Sint Caecilia

Eikenhout; hoogte 125 cm
Nederrijns; 1e kwart 16e eeuw

Beeldbeschrijving

Cecilia draagt een palmtak, het attribuut van een martelaar, een kroon en een orgeltje. Haar ovale gezicht met de kleine, spitse kin en het hoge voorhoofd geven haar een verfijnde uitdrukking. Haar heldere ogen met de dunne wenkbrauwen, de fijne mond en slanke neus zijn van een bijzondere schoonheid.

Het beeld, uit één stuk eikenhout gesneden, is aan de achterkant uitgehold en de holte zelf is met een gladde, blank eiken plank dicht gemaakt.
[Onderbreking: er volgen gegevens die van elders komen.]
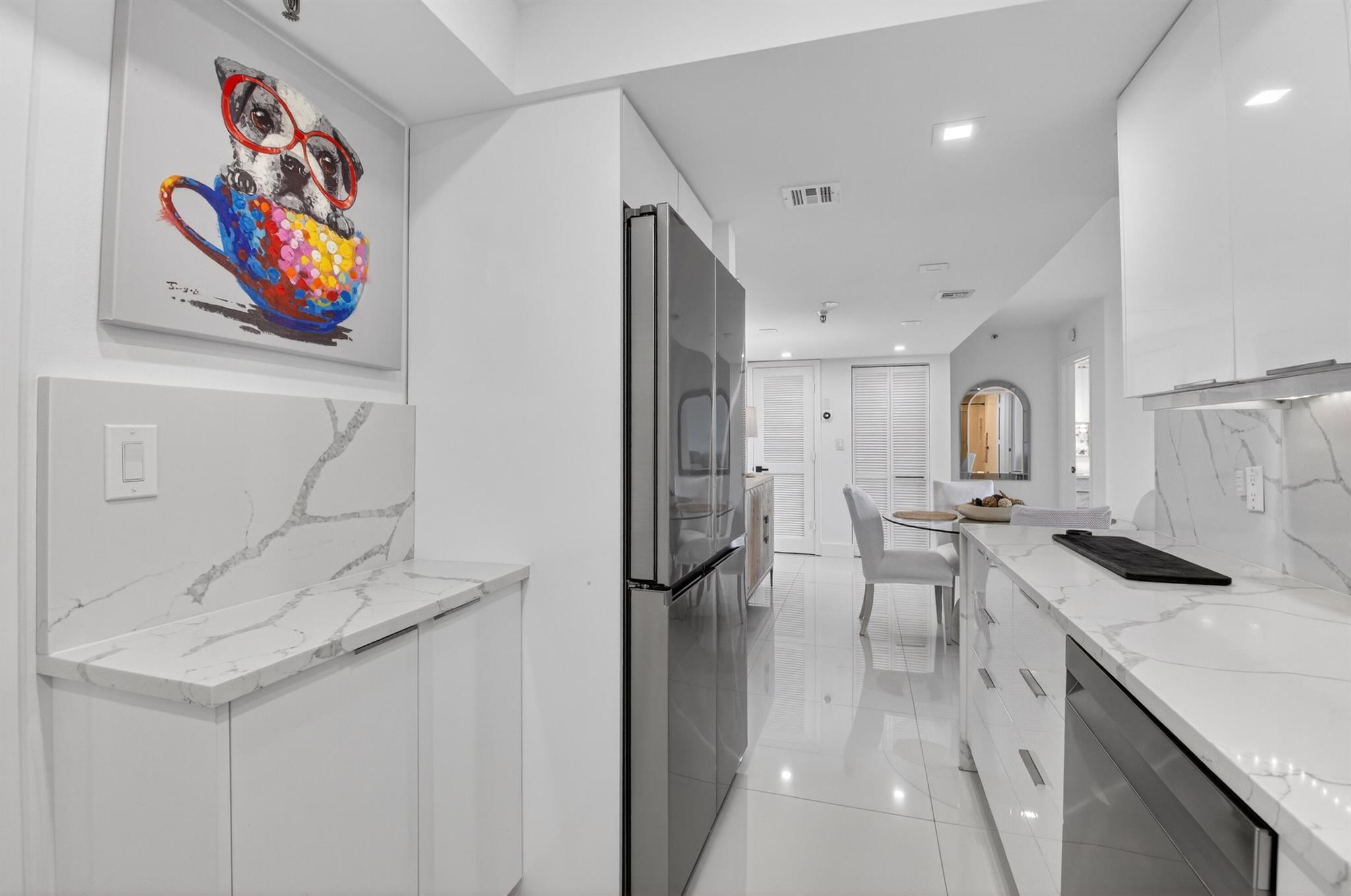 Willow Wood Midrise Condo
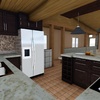 render cocina en 3D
Het beeld stamt waarschijnlijk uit een Kalkars of Kleefs atelier. De polychromie is voor een belangrijk deel aangebracht door de firma Janssen uit Den Haag. Dit bedrijf verzorgde na de naoorlogse restauratie van Piet van Dongen de polychromering.

Het beeld is in onze kerk terechtgekomen samen met het orgel, dat in 1805 vanuit het door Napoleon opgeheven Dominicanenklooster in Kalkar, door de Bisschop van Aken aan de Venrayse kerk werd toegewezen. Het heeft, samen met de drie engeltjes, die momenteel onder de toren hangen, de verwoesting van de oorlog overleefd.

Levensverhaal

Cecilia, een telg uit een oud Romeins geslacht, stierf de marteldood aan het einde van de tweede eeuw. Al op zeer jonge leeftijd legde zij de gelofte van maagdelijkheid af. De jongeman Valerius hoopte met toestemming van haar ouders met haar te kunnen trouwen en alles werd voor de bruiloft in gereedheid gebracht. Cecilia echter was in gedachte geheel bij haar Heer, waarvoor zij in stilte, begeleid door de klanken van muziekinstrumenten, zong.
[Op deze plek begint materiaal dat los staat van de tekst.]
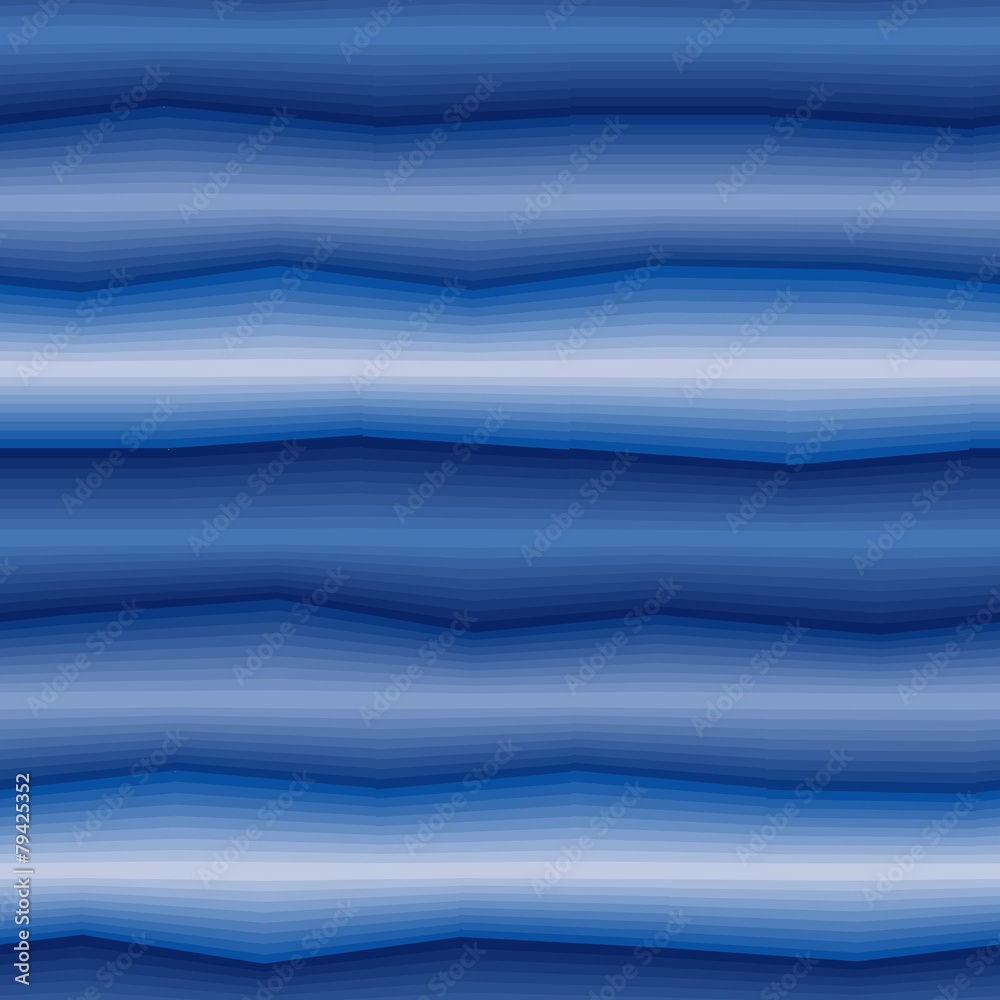 Seamless wave pattern Seamless wave pattern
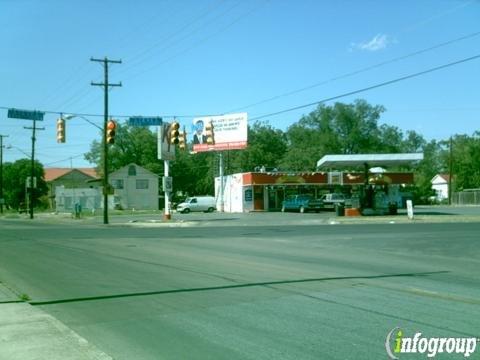 Steves Food Mart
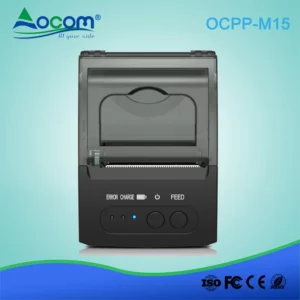 Tragbarer 58-mm-Mini-Bluetooth-Thermodrucker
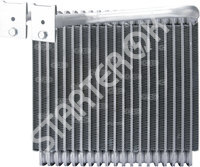 Evaporator 260683 CARGO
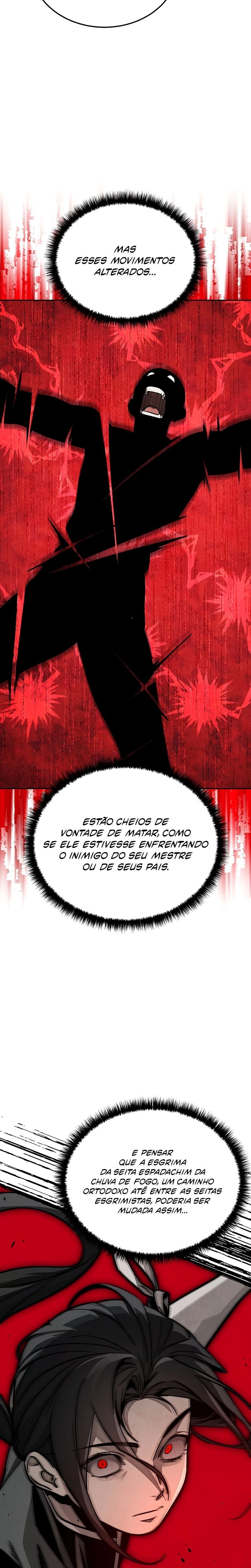 O Grande Soberano Demônio Celestial capitulo 8 pagina 20
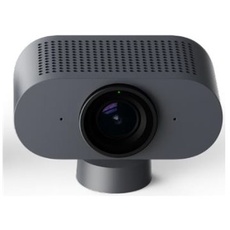 Bild Google Meet Series One Smart Camera XL - Videokonferenzkomponente - holzkohlefarben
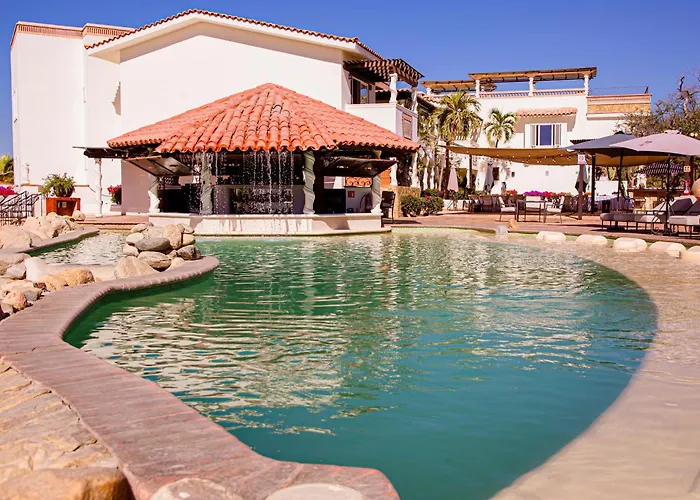 Hotels with pool Los Cabos Golf , Trademark Collection By Wyndham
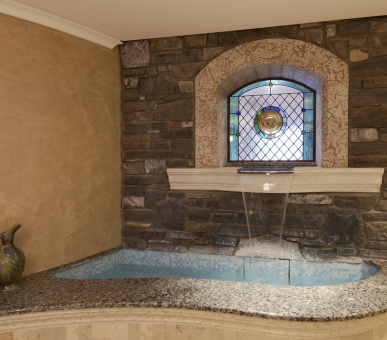 Картинка The Fairmont Banff Springs (Канада, Банфф, штат Альберта) 39 Фото The Fairmont Banff Springs (Канада, Банфф, штат Альберта) 39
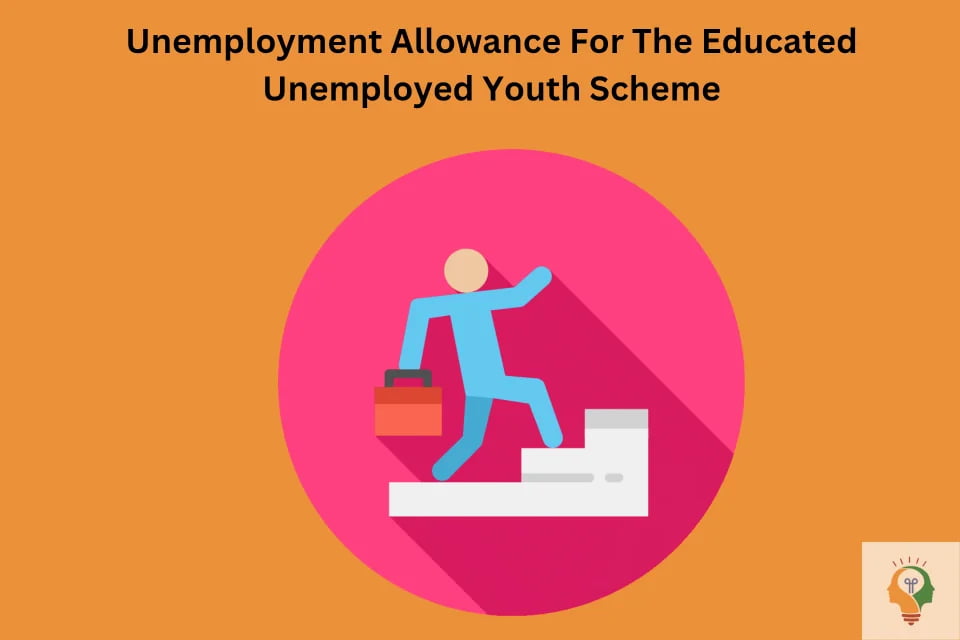 Educated Unemployed Youth Allowance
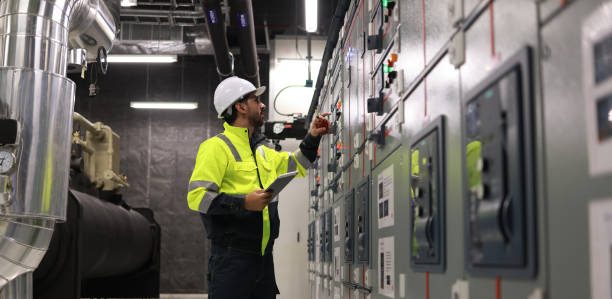 Best HVAC Troubleshooting  in Osceola, IN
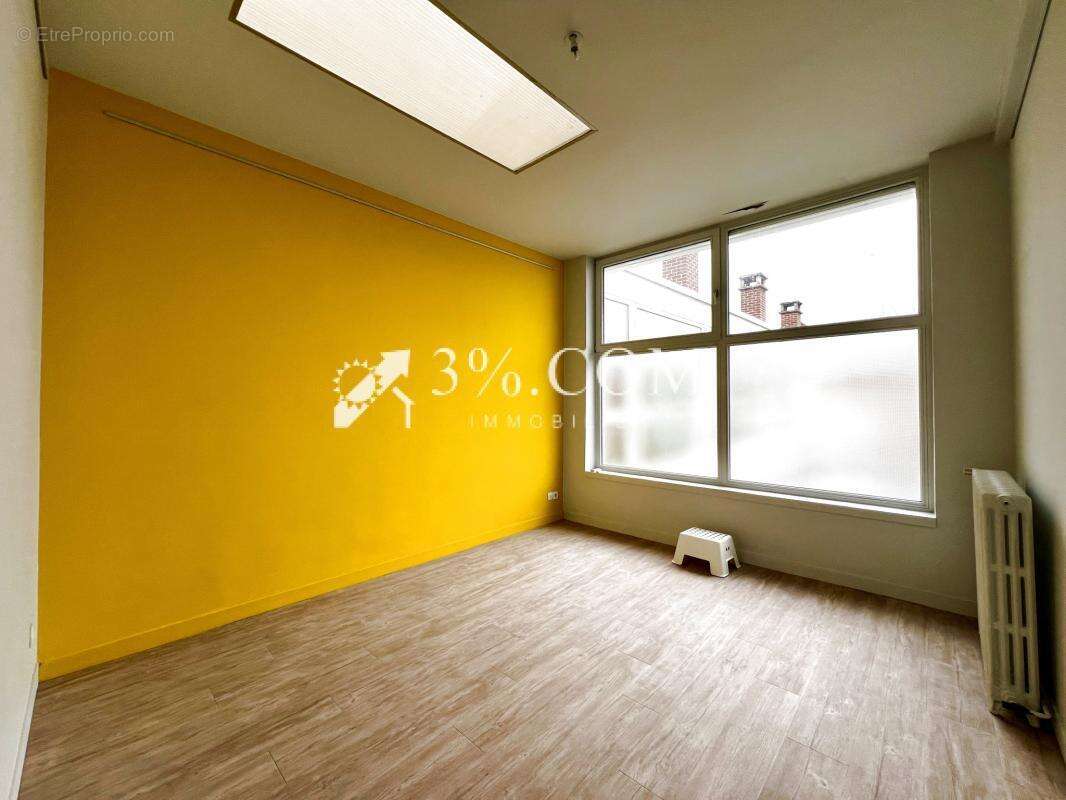 Appartement à FACHES-THUMESNIL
Tijdens de huwelijksnacht vertelde zij haar bruidegom, dat zij de gelofte van kuisheid had afgelegd. Zij zei dat zij door een engel beschermd werd, opdat niemand haar zou aanraken op straffe van hemelse toorn. Toen Valerius haar vroeg om hem de engel te tonen, antwoordde zij dat dat mocht nadat hij zich door de paus had laten dopen. Valerius deed dit en zag bij thuiskomst dat een engel rozen bracht aan Cecilia. Dit was voor hem reden om een zeer ijverig christen te worden en zijn broer Tiburtius tot het christendom te bekeren.

Gedrieën verzorgden zij hierna de christenen die leden onder de vervolging. Op bevel van de prefect Almachius werden Valerius en Tiberius gevangen genomen en onthoofd. Cecilia werd later gevangen genomen. Tijdens haar drie dagen durende doodstrijd gaf zij al haar bezittingen aan de armen en stierf tenslotte op 22 november 230. Zij werden begraven in de catacomben en al spoedig vereerd. In de 9e eeuw werden de stoffelijke resten overgebracht naar de kerk St. Cecilia in Trastevere.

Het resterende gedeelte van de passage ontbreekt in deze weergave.